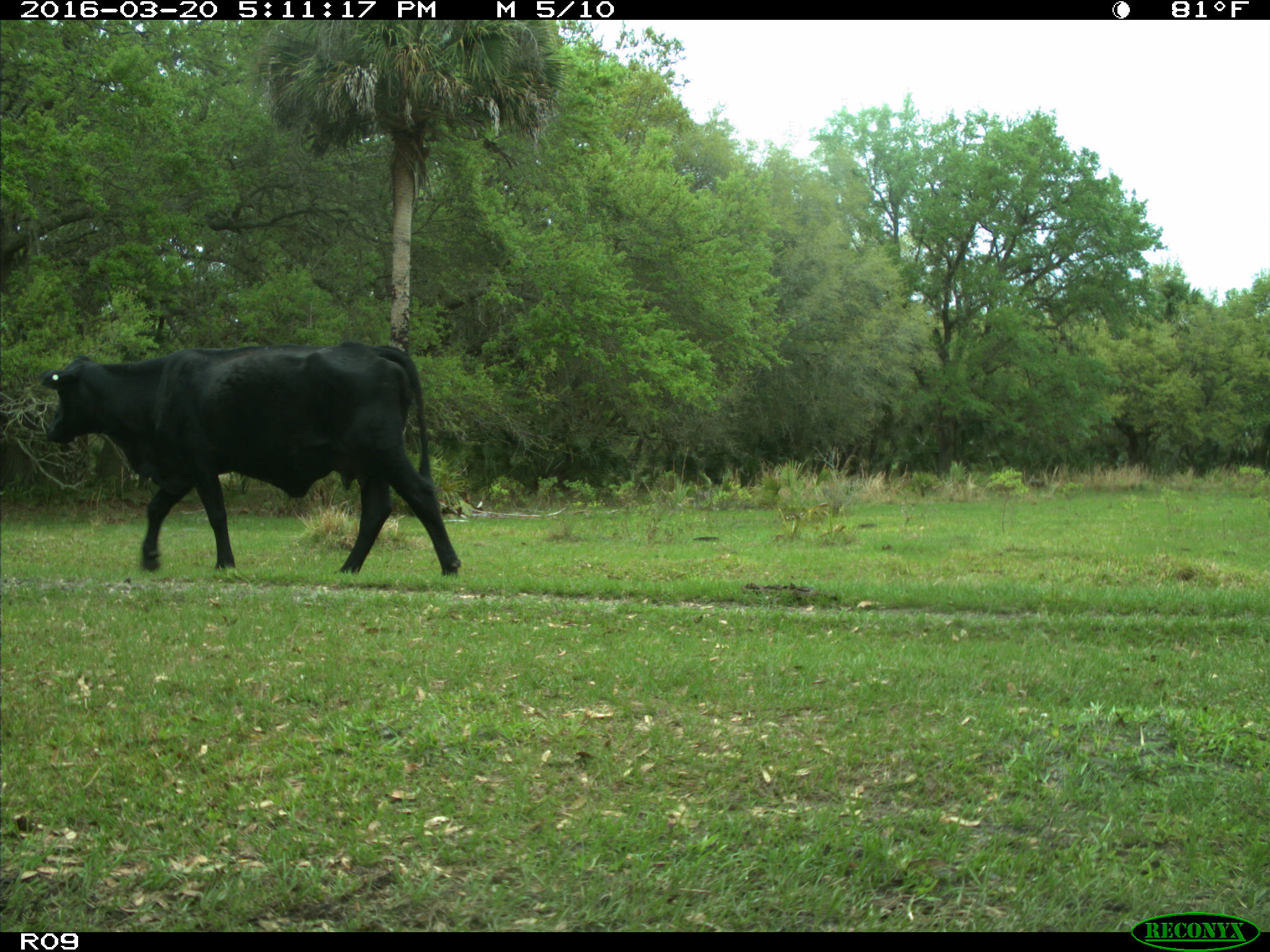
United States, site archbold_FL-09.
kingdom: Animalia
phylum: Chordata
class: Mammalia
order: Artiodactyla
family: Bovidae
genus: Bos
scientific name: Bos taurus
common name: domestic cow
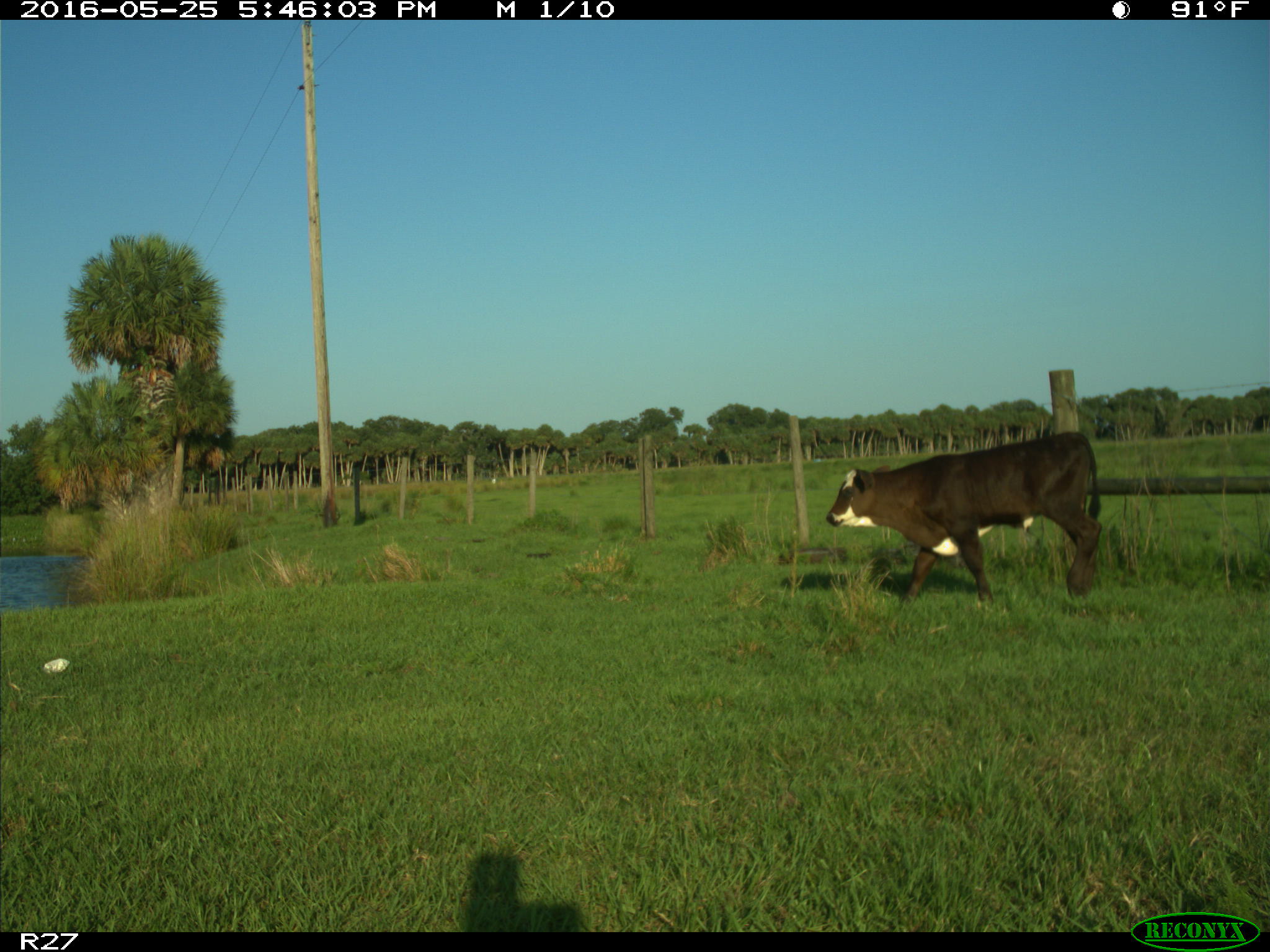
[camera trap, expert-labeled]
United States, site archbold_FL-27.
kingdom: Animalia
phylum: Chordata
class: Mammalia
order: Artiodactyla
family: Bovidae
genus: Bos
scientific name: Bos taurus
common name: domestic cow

...

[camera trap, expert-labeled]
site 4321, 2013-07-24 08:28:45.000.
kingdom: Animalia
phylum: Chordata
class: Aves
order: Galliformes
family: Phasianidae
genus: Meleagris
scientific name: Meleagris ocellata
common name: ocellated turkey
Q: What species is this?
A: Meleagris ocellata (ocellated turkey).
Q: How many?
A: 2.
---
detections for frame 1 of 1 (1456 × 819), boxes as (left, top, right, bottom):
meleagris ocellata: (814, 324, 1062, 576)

### What you are asked to do
Each line of the data that holds the word "States" should be copied.

### Worked solution
United States, site archbold_FL-09.
United States, site archbold_FL-27.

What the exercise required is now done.